** Study text **
RUSH: This is Jo in Boca Raton, great to have you on the EIB Network. Hello.
CALLER: Hi, Rush. I have a premise before I make my comment.
RUSH: Yeah.
CALLER: I belong to the Church of Scientology, and this weekend we’re gathering together at the church and we’re going to go to the beach with bags, rakes, and shovels and we’re going to collect all the oil that washes up on the shore. My question is what have you done to help protect the environment?
RUSH: What have I done to help protect the environment? I’m alive. I live a lifestyle that uses the resources of the earth as God intended them to be used. You know what? I save turtles. I turn off my lights at night. I’ve been picking up tarballs off my beach on Palm Beach since 1997, before there was an oil spill. Tarballs wash up on my beach all the time because there’s always oil in the ocean. I also have my air-conditioning in my large house set at 68 degrees so that everybody working in there is productive and they are comfortable. Inside my house at night, I have all the lights turned on, and outside in front I have all the lights turned on. I have security cameras and security beams. I’m using electricity that is plentiful; I am paying for it, for the security of myself and my family. I am paying my taxes. I am paying the full retail price for every service I acquire. That’s what I’m doing.

** Task requirements **
a. According to the radio call transcript, at what temperature does Rush keep the air-conditioning in his house?
b. Resume the radio call transcript from its final sentence onward.
None of the lines are required for this work.

** Provided material **
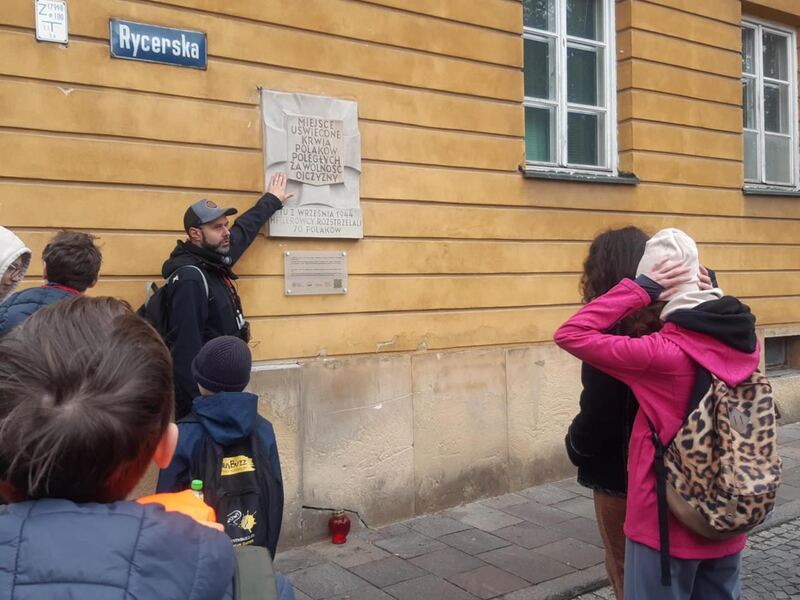 Grupa przy tablicy pamiątkowej na ulicy Rycerskiej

** Per-task answers **
a. 68 degrees.

b.
I also employ about 150 people. I bonus them all at holidays. I have not fired anybody and I have not sent anybody to a beach to pick up tarballs to make them think they’re doing something for the environment. My people are productive and work, and my company has not had a down year in 21 years, despite the economic cycles of our country and despite the abominable leadership that we have in the Oval Office right now. That’s what I’m doing. What are you doing? You’re gonna go out there and pick up tarballs. What are you going to do with them? I also, ladies and gentlemen, saved you from the global warming hoax. I, the largest voice in the world exposing the hoax, saving millions of people millions of dollars and saving them from reducing their lifestyle over a full-fledged lying hoax. I speak up for liberty and freedom on a daily basis. I am about optimism, achievement, good cheer, happiness and contentment and the pursuit of all of it. What are you doing? I also take a lot of vacation time every year, and I enjoy it. But I don’t overdo it. Sometimes I talk too much about golf on the program. But aside from that, you have just called Mr. Perfection compared to you and what you think you’re doing to save what you cannot save in the first place.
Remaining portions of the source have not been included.